Trecho do documento:
# # # #
Nascer, crescer, namorar, casar, ter filhos – apesar de parecer básico no ciclo da vida, não existe ou é um grande desafio para muitos. No Brasil, mais precisamente, são cerca de 2,9 milhões de adultos homossexuais ou bissexuais, de acordo com pesquisa realizada pelo IBGE em 2019. Esses indivíduos compartilham, muitas vezes, o sentimento de solidão. O dilema foi representado no filme "Todos nós desconhecidos", que estreia nesta quarta-feira (24/4) no streaming Star+, e conta a história de Adam (Andrew Scott) e Harry (Paul Mescal), um casal gay se conhecendo ao mesmo tempo em que lida com a solidão e com o luto.
Em dado momento do longa, Adam comenta que seus amigos escolheram casas afastadas do centro para criar seus filhos, enquanto ele permaneceu na cidade. O diretor do longa, Andrew Haigh, afirmou que o trecho é importante para mostrar que “algumas coisas que outras pessoas vivem em sua juventude, nós (pessoas queer), não conseguimos viver plenamente”. E quem já sentiu na pele concorda. “A gente começa a sentir (a solidão) quando passa a ter amigos que não são gays. Eles se casam, constituem família, e nós sentimos que estamos fora da normalidade”, conta Átila Wesley Guimarães, de 40 anos. Hoje casado, ele diz não se sentir mais tão deslocado, mas que “ver outros amigos curtindo as férias com a família enquanto está numa balada ou sozinho” o aborreceu por muito tempo.
Para o estudante Gabriel Moraes, de 20 anos, a compreensão desse isolamento veio bem cedo. Ele entendeu a solidão, como homem gay, quando viu o irmão chegando em casa aos prantos por ter brigado com a namorada – e foi acolhido e cuidado pelos pais o resto da noite. "Por mais que ame muito o meu irmão, senti um pouco de ódio e inveja, porque percebi que nunca teria o que ele tem. Foi nesse dia em que também comecei a analisar a minha relação com meus pais”, conta ele.
Natural de Goiânia (GO), Gabriel hoje mora em Belo Horizonte com o namorado, Levi Cardoso, de 19 anos. A relação conturbada com os pais, para ele, é parecida com a de Adam em “Todos nós desconhecidos”. “Eu sei que meus pais me amam, mas certos tópicos são inacessíveis. Eles falam que estão ali para tudo, mas sei que não é assim. Sempre me senti sozinho, mesmo dentro da família”, diz.
# # # #
Dados da listagem:
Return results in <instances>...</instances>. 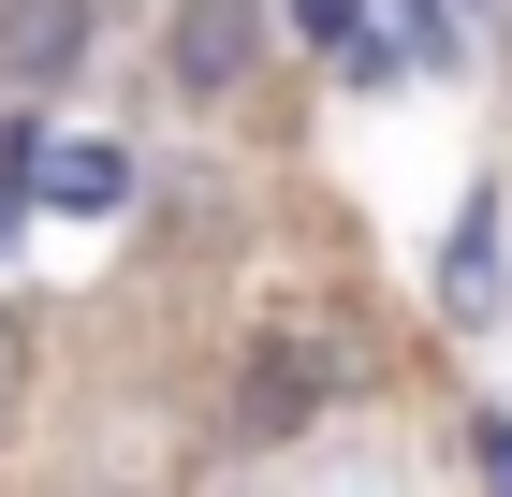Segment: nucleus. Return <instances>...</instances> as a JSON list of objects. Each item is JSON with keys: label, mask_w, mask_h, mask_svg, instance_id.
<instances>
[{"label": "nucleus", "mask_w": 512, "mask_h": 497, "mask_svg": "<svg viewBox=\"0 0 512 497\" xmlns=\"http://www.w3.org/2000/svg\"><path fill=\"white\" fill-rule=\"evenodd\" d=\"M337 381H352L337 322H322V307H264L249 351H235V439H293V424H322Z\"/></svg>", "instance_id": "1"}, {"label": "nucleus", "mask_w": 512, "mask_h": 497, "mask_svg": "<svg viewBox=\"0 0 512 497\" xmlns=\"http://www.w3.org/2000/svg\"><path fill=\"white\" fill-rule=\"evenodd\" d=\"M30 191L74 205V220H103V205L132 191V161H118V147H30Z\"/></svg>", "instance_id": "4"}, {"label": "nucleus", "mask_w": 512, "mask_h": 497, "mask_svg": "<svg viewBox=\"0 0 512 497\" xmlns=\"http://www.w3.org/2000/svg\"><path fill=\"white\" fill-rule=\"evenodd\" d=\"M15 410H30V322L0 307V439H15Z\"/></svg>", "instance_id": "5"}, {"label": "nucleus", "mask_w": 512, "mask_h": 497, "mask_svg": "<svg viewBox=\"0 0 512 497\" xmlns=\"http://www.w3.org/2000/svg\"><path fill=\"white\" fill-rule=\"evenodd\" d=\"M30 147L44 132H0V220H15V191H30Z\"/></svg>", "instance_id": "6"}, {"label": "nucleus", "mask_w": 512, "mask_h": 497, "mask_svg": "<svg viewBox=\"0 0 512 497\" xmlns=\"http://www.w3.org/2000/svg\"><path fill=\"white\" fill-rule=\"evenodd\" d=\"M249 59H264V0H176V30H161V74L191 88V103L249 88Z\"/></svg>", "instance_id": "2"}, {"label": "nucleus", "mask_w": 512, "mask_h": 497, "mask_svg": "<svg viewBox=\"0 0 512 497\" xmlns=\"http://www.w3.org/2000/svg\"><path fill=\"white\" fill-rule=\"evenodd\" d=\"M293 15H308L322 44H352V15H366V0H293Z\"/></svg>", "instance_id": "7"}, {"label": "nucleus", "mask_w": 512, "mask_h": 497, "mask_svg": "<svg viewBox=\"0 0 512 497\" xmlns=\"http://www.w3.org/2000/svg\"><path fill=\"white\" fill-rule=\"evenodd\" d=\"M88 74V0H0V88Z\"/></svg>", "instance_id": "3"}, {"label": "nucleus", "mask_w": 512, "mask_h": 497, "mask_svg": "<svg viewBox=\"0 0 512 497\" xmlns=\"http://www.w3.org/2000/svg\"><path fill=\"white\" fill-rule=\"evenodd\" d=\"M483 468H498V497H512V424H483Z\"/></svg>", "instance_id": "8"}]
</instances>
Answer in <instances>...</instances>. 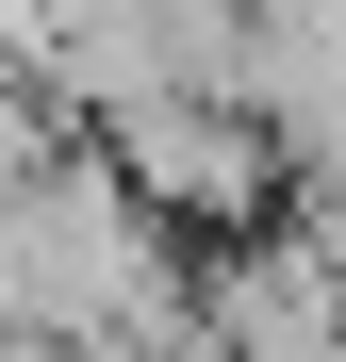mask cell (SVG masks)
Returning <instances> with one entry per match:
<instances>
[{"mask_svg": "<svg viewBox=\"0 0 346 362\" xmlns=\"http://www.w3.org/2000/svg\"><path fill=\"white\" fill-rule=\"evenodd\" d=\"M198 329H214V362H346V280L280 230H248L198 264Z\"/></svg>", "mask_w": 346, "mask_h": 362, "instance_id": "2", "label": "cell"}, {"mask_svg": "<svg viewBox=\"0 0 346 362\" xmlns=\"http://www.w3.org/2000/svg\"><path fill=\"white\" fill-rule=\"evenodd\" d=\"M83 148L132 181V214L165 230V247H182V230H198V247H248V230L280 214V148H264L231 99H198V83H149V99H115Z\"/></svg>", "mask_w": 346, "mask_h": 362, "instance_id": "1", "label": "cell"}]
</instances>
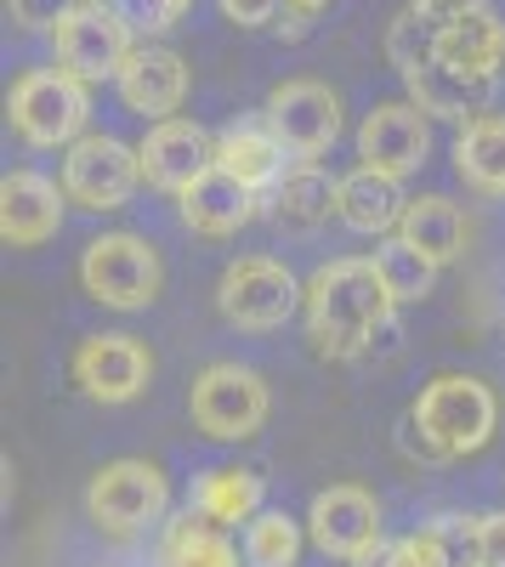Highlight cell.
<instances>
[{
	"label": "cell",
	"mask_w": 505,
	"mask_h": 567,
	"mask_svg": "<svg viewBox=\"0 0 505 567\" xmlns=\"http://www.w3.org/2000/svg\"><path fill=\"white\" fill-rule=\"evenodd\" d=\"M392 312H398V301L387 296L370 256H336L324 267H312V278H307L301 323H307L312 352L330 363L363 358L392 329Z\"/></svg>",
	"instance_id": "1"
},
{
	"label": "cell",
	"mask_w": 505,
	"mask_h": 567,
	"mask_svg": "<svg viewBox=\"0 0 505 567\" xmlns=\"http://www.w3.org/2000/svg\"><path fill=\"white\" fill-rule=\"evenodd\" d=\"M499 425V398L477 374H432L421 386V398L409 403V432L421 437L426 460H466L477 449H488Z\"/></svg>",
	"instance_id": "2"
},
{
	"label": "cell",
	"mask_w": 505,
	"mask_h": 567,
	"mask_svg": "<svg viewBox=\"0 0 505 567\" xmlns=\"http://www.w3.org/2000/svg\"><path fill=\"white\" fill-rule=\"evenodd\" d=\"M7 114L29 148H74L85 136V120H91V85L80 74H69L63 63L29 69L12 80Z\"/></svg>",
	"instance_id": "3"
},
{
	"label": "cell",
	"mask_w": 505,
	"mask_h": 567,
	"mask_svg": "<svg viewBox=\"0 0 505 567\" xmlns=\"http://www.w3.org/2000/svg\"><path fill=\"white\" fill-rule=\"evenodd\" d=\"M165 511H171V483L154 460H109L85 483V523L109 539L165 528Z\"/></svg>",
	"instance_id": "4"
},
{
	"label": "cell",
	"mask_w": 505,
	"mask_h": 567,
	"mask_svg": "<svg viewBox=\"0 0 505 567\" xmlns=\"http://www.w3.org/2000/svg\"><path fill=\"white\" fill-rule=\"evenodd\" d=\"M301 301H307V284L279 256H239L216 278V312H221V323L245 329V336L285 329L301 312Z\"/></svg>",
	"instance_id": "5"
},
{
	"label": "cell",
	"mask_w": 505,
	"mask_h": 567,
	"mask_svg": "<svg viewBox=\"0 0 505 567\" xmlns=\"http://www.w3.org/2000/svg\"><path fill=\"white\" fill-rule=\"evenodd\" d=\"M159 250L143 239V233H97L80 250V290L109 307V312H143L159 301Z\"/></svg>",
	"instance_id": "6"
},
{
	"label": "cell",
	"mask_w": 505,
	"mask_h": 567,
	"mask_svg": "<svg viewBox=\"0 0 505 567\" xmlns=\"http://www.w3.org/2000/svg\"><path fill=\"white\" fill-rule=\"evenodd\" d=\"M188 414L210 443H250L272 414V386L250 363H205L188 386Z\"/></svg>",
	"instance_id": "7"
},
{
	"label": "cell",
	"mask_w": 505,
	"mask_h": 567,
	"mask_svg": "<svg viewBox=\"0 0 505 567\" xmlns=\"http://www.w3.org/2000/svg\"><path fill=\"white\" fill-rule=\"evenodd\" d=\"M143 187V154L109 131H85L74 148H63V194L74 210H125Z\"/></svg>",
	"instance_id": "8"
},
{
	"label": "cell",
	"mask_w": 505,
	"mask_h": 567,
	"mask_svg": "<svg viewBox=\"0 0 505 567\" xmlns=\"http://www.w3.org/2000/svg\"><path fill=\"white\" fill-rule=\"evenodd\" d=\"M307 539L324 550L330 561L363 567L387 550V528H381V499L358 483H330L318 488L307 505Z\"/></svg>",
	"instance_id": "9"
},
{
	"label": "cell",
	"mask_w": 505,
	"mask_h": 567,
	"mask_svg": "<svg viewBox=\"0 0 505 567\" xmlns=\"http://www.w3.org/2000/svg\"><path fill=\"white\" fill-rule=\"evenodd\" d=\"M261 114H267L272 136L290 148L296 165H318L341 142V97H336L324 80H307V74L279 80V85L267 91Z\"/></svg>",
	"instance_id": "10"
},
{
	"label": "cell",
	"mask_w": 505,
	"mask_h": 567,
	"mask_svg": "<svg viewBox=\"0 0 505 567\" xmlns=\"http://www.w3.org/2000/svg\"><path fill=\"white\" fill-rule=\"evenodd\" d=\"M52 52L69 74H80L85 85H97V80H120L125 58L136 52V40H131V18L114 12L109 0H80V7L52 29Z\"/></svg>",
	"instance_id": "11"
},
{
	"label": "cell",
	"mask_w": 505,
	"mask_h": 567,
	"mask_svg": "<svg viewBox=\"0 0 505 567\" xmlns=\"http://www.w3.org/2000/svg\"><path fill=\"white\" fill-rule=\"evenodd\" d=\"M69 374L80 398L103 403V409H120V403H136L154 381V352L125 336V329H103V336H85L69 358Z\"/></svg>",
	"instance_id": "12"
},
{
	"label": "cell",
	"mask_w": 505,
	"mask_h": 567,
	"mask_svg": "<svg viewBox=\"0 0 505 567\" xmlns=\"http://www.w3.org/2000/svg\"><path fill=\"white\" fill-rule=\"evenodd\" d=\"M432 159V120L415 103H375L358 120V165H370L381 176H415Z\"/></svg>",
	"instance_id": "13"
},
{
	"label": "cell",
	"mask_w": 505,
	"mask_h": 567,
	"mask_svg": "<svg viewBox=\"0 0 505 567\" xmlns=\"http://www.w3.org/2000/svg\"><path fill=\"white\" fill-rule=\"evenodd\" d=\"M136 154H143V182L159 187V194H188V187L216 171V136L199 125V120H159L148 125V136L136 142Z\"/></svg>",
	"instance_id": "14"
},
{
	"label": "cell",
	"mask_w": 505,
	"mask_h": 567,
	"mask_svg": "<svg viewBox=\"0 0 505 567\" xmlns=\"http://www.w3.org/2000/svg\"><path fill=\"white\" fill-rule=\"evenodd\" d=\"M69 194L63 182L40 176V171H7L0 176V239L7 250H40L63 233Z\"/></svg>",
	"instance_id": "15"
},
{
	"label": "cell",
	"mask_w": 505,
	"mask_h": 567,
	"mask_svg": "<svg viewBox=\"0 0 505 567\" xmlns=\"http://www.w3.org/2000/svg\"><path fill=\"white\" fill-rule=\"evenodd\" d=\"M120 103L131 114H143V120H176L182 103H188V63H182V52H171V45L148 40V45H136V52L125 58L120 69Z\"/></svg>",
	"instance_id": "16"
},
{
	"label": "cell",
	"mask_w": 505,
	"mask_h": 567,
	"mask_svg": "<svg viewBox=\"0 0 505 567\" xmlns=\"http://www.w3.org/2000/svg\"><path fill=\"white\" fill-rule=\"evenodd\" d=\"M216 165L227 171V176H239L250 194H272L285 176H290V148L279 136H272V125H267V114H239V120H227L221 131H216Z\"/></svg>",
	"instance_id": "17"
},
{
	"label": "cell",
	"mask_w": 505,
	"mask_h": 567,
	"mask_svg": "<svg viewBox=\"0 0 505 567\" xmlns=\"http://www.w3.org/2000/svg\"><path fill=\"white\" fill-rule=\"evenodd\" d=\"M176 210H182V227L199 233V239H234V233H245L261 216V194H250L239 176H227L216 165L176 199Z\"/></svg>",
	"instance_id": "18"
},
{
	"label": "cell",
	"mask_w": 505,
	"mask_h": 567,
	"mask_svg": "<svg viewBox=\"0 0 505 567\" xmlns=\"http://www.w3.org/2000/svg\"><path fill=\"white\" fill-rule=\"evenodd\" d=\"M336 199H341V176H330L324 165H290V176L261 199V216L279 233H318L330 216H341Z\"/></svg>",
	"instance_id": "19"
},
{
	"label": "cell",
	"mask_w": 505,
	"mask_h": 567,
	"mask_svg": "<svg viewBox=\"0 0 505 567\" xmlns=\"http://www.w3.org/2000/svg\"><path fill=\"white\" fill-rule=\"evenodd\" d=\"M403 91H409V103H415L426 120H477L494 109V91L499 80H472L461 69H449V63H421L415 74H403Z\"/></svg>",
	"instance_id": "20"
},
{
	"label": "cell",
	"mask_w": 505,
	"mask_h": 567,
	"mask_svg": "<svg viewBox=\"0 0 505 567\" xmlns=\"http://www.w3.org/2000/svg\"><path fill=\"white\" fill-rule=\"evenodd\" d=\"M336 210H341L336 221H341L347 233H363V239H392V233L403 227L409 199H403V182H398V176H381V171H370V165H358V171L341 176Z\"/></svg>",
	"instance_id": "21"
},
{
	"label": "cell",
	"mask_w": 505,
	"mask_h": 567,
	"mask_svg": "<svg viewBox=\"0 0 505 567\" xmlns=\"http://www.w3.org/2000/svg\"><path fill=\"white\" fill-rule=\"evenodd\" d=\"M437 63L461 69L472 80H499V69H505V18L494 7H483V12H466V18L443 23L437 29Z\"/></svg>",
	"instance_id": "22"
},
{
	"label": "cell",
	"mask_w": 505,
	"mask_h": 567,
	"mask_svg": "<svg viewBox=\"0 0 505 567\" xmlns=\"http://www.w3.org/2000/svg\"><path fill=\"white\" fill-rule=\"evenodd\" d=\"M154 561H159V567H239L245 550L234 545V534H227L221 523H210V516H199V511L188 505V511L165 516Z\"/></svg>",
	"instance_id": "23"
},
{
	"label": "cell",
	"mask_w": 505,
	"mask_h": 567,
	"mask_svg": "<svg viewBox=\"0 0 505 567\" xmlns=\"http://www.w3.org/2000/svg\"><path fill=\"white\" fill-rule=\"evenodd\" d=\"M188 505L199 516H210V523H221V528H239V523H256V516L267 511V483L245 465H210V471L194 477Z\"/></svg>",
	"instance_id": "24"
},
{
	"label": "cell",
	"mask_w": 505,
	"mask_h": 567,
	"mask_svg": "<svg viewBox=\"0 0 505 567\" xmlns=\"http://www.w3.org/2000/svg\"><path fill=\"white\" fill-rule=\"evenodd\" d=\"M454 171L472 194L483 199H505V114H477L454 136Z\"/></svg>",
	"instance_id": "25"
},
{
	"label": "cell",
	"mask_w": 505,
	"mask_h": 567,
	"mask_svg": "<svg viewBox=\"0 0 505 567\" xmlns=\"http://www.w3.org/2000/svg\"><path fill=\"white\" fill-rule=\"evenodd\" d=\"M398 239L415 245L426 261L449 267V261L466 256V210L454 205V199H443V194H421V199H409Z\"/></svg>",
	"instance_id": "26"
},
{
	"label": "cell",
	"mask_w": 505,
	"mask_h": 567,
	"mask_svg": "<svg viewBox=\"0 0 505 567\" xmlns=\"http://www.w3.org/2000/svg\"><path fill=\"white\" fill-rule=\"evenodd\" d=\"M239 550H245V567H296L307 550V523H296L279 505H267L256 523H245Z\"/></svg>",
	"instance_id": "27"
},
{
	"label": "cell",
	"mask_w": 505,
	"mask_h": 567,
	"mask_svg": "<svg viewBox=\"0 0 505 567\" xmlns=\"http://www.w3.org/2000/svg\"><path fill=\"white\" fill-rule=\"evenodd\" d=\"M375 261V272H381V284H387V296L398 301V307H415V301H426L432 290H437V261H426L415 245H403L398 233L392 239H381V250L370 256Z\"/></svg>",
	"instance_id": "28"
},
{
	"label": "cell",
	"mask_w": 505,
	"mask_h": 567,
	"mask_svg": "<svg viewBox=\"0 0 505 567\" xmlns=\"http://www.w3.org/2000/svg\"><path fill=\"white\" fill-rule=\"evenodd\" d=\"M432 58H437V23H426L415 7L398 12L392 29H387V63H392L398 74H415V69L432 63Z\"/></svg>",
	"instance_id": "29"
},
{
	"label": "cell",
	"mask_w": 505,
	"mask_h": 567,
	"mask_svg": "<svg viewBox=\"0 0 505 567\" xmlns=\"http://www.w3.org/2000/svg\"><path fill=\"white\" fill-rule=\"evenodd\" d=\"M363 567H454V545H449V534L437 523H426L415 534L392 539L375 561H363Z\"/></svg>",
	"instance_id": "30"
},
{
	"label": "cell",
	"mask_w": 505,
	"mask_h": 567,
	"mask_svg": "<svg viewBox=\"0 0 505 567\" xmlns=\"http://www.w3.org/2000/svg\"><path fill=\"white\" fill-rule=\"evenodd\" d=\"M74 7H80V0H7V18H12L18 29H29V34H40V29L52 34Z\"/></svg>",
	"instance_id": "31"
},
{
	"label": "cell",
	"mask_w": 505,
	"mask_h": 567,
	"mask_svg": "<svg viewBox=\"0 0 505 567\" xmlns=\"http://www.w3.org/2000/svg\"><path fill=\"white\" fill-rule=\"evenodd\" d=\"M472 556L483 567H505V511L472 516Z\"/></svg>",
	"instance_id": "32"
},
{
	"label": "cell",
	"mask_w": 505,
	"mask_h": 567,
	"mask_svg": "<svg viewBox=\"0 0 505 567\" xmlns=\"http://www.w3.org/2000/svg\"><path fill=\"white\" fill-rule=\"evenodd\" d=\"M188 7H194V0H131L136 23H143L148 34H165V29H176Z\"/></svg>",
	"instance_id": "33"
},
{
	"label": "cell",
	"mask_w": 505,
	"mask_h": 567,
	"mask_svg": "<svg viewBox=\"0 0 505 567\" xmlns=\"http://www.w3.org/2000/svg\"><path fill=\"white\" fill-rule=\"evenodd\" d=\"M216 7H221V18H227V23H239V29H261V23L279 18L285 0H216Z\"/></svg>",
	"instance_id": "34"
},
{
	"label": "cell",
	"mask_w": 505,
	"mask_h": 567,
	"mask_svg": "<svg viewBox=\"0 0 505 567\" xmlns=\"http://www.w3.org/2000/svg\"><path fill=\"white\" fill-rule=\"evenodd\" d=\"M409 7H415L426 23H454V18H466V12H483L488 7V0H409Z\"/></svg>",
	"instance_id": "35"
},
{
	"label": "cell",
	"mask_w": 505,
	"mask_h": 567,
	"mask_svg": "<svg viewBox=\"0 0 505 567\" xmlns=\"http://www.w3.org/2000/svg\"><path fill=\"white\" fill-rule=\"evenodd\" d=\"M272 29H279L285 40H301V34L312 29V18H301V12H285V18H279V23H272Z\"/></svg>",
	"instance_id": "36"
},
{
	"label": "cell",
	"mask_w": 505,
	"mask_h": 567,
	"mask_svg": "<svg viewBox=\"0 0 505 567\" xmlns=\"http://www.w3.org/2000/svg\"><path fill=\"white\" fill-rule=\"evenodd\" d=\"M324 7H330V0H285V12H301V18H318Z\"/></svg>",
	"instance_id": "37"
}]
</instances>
# # # #
Exercício 1:
Responda com base no texto sobre solidão:
(a) Segundo a pesquisa do IBGE de 2019, quantos adultos homossexuais ou bissexuais há no Brasil?
(b) Em qual serviço de streaming estreia o filme "Todos nós desconhecidos"?
(c) Com quem Gabriel Moraes mora em Belo Horizonte?
Exercício 2: Transcreva o trecho do texto sobre solidão que vai de "Em dado momento" até "por muito tempo.".
Exercício 3: Continue, por favor, o texto sobre solidão e o filme "Todos nós desconhecidos" a partir do ponto em que ele termina.

Resposta 1:
(a) Cerca de 2,9 milhões.
(b) No Star+.
(c) Com o namorado, Levi Cardoso, de 19 anos.

Resposta 2:
Em dado momento do longa, Adam comenta que seus amigos escolheram casas afastadas do centro para criar seus filhos, enquanto ele permaneceu na cidade. O diretor do longa, Andrew Haigh, afirmou que o trecho é importante para mostrar que “algumas coisas que outras pessoas vivem em sua juventude, nós (pessoas queer), não conseguimos viver plenamente”. E quem já sentiu na pele concorda. “A gente começa a sentir (a solidão) quando passa a ter amigos que não são gays. Eles se casam, constituem família, e nós sentimos que estamos fora da normalidade”, conta Átila Wesley Guimarães, de 40 anos. Hoje casado, ele diz não se sentir mais tão deslocado, mas que “ver outros amigos curtindo as férias com a família enquanto está numa balada ou sozinho” o aborreceu por muito tempo.

Resposta 3:
Seu namorado, Gabriel, o comparou ao Harry no longa de Haigh, já que ambos são assumidos para a família, mas ainda há um abismo apesar da aceitação. “Eu diria que a minha solidão veio pela ausência da minha mãe enquanto eu crescia. A minha homossexualidade nunca foi uma questão”, afirma Levi.
De acordo com a psicanalista Juliana Motta, professora do Instituto de Educação Continuada (IEC) da PUC-MG, a questão da solidão da população LGBTQIA+ vai além e assume contornos do próprio isolamento social. “A solidão é para todos, e a segregação é para alguns. E a população gay é segregada, assim como as pessoas pretas, trans, indígenas. Esses recortes sociais tornam a solidão ainda mais complicada, porque a segregação tenta tirar essas pessoas da convivência no espaço público e do laço social”, afirma ela, que também é membro da Escola Brasileira de Psicanálise.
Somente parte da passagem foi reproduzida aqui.